Environ un mois auparavant, mes serviteurs restés à El Obeïd avec leurs femmes, qui avaient été retenus par Sejjid Mahmoud en allant au Darfour, furent amenés vers moi par ordre du calife après qu’on leur eût volé leurs biens, comme c’était devenu l’habitude. Trois serviteurs mécontents de leur sort chez moi me quittèrent. Je les remis à Fadhlelmola qui les incorpora dans ses troupes. Il ne me restait donc plus que quatre serviteurs avec leurs femmes; lorsque le calife me donna l’ordre du départ, je lui demandai d’en prendre trois avec moi.

«Tu n’as pas besoin de te faire accompagner de domestiques, me dit le calife, laisse les tous ici, ne t’en inquiète pas, j’en prendrai soin et soit moi, soit Younis, nous veillerons à ce que tu voyages confortablement. J’ai confiance en toi et j’espère que tu la justifieras. Remplis les ordres de Younis et tu seras sûr de mon amitié. Va maintenant vers lui et annonce lui que je t’ai permis de l’accompagner.»
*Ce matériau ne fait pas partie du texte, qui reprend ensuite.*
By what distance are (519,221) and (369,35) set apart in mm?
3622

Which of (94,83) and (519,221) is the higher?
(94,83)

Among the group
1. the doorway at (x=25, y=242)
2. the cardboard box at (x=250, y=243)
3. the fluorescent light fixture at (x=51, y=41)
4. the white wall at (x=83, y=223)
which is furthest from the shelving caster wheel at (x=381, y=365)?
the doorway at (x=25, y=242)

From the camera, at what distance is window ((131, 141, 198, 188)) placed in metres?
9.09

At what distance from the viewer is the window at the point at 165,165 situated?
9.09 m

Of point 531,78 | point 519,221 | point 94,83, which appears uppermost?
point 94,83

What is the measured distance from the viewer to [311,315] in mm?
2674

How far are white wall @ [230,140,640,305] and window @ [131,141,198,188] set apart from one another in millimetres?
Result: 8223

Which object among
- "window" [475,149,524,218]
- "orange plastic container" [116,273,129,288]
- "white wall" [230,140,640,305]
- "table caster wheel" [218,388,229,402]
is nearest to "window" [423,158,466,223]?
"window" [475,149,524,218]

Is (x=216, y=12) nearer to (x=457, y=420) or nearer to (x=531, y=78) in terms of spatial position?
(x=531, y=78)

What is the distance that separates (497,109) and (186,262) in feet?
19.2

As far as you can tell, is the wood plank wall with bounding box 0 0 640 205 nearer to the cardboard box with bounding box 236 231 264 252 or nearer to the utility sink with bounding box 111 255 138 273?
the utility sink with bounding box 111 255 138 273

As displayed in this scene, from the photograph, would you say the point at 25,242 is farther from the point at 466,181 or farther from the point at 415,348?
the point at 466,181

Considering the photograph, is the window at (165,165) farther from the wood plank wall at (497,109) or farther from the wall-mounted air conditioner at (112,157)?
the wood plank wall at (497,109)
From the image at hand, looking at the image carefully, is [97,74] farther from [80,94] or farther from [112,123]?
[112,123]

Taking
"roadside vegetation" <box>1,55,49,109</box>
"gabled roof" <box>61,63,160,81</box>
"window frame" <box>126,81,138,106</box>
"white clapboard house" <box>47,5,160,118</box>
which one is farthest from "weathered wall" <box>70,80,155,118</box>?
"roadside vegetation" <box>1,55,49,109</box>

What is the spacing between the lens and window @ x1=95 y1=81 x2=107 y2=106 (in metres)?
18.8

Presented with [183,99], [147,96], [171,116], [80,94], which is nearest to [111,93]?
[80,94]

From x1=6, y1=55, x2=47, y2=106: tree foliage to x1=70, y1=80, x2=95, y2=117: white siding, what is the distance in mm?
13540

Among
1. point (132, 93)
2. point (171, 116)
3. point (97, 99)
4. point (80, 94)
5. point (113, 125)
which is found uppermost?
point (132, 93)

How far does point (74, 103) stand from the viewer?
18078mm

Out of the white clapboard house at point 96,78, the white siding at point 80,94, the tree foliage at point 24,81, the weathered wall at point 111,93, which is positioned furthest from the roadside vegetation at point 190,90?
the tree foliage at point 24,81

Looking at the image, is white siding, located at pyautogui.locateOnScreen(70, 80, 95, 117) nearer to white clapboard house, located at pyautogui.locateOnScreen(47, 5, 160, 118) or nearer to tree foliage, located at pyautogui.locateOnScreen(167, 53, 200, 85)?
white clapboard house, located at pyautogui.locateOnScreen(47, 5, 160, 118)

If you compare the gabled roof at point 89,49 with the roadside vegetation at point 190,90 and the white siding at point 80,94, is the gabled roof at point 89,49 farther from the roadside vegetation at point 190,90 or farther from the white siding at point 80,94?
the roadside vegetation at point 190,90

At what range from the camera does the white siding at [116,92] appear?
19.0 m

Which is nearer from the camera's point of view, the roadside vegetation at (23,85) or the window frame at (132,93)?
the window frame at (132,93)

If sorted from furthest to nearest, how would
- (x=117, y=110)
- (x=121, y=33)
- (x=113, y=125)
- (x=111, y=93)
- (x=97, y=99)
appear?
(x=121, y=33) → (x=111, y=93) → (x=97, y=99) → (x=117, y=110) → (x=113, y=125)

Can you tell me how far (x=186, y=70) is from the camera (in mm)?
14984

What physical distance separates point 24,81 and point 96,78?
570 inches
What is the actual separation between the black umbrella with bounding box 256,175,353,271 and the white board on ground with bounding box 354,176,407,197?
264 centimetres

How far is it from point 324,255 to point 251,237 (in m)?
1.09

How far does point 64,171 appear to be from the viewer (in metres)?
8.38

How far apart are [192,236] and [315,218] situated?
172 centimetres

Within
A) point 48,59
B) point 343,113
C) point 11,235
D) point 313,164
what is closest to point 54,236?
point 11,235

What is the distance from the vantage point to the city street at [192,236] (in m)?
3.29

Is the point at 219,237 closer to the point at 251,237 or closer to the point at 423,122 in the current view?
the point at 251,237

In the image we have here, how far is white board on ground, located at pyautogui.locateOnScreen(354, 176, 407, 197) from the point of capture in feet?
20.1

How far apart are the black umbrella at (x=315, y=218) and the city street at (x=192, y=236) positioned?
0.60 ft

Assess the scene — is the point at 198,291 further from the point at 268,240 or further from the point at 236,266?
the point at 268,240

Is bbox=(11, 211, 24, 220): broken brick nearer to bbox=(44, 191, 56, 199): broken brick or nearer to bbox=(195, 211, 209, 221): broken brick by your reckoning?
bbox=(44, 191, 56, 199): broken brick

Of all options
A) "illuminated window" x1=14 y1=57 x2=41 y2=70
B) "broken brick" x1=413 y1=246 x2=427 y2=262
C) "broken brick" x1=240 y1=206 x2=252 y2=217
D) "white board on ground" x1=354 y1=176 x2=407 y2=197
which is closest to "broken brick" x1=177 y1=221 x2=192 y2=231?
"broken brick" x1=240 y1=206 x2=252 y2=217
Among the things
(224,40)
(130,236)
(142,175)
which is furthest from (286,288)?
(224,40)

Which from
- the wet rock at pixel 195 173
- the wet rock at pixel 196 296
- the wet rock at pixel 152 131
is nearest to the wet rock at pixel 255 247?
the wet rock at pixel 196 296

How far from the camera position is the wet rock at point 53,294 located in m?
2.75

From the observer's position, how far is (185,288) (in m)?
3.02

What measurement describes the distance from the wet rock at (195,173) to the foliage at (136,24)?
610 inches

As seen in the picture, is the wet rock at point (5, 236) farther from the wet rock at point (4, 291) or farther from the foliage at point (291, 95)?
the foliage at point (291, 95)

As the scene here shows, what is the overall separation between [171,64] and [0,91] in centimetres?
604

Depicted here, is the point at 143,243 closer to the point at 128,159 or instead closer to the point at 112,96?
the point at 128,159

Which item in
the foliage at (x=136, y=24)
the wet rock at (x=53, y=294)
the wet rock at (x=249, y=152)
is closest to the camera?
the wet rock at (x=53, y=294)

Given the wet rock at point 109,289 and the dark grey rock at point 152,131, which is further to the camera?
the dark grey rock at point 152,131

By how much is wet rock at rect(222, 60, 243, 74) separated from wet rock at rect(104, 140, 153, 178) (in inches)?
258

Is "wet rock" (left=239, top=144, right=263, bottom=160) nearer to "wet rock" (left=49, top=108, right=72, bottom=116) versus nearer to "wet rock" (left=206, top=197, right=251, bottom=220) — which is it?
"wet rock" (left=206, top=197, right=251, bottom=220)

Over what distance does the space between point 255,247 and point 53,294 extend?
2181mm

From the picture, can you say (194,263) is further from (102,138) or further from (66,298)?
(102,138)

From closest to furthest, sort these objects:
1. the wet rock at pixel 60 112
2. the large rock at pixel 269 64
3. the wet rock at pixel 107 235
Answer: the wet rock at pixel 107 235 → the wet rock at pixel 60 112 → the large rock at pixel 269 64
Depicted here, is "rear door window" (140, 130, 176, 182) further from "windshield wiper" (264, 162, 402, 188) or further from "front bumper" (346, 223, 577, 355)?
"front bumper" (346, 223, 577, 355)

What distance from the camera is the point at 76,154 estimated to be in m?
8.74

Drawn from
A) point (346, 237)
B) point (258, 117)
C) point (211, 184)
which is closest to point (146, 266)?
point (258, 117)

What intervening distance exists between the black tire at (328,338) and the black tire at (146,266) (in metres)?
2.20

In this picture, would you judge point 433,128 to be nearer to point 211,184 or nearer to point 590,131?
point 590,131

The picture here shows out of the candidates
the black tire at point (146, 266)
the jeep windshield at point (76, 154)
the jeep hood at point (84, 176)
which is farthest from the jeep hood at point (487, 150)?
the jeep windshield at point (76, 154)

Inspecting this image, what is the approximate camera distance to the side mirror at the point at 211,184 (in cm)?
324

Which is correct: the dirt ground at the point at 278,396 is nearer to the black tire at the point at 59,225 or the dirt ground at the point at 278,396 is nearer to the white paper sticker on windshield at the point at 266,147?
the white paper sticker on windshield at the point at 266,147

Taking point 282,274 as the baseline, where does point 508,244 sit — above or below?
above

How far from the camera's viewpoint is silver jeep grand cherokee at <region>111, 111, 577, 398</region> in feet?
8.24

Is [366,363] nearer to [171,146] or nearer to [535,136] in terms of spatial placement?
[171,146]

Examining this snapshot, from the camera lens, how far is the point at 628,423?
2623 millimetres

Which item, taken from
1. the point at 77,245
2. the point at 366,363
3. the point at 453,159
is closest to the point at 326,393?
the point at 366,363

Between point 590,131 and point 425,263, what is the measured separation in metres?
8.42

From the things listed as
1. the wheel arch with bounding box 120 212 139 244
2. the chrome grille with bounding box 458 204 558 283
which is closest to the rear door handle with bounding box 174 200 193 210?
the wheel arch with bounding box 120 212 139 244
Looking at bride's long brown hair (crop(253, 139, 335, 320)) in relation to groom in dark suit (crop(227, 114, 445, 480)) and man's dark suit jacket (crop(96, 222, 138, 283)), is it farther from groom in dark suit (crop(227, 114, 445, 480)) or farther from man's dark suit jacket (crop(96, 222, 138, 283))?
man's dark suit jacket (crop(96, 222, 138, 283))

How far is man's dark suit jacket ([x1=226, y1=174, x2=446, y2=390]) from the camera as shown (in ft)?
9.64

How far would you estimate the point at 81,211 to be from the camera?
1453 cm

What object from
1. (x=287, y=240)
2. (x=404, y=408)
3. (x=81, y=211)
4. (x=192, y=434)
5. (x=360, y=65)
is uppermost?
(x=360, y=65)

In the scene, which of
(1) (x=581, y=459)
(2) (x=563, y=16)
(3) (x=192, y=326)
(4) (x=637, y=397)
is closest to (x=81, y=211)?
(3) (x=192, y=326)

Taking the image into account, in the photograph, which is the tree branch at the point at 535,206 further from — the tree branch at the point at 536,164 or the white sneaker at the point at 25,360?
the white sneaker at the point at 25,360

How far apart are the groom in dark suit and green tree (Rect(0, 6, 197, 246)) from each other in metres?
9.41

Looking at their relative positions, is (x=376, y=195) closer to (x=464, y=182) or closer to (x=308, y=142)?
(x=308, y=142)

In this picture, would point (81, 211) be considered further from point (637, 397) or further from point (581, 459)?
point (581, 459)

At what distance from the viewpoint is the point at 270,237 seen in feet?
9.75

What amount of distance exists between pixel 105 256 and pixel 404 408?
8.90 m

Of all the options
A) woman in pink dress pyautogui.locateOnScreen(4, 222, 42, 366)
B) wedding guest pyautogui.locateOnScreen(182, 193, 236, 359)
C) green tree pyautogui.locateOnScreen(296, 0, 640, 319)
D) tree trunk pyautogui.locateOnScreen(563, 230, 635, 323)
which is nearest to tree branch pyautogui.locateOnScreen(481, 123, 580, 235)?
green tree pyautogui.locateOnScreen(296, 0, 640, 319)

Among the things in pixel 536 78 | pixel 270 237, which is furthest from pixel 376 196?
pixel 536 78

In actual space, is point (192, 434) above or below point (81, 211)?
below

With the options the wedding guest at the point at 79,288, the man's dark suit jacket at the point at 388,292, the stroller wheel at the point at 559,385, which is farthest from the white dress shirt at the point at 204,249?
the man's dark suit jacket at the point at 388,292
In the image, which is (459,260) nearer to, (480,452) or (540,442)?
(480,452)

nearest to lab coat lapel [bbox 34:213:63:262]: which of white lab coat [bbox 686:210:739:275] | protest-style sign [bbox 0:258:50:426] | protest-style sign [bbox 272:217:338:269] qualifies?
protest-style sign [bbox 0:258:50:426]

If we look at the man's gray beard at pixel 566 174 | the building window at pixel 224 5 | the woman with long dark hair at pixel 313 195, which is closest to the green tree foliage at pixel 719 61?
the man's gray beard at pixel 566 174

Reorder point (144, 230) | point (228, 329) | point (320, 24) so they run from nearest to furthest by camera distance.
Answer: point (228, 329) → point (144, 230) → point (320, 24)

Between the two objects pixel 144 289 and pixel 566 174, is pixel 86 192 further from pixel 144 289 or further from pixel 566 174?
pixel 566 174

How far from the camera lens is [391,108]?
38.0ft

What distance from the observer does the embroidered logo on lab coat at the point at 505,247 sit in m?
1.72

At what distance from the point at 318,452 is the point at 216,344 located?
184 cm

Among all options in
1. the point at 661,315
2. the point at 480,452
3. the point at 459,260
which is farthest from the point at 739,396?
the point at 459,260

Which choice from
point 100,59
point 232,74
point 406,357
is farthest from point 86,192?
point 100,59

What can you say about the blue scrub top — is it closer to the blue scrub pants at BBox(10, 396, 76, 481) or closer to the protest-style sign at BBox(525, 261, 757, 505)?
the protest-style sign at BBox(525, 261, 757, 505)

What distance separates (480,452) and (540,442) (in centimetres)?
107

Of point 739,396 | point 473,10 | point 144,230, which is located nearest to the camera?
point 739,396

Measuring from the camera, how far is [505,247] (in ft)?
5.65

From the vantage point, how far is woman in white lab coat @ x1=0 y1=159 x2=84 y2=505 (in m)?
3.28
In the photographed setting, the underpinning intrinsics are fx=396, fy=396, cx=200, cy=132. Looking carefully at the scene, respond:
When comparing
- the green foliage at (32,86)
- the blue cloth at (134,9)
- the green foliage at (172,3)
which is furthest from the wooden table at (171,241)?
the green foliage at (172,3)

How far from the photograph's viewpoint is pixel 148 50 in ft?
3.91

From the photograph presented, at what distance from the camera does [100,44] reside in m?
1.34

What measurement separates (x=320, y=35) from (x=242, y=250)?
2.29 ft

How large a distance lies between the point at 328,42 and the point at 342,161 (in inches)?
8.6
Younis fut fort heureux que le calife eut accédé à son désir. Il promit de me rendre la vie aussi agréable que possible et parla tant et si vite que je ne compris que la moitié de ses paroles. Quant à moi j’étais heureux de pouvoir m’éloigner d’Omm Derman et de mon tyran et me laissai bercer par la douce espérance de trouver en voyage une occasion de sortir des griffes de mes bourreaux!

Un moulazem me rappela auprès du calife.

«As-tu dit à Younis que tu l’accompagnerais?» me demanda-t-il à mon arrivée. Sur ma réponse affirmative, il me fit asseoir et recommença de nouveau à me donner des conseils.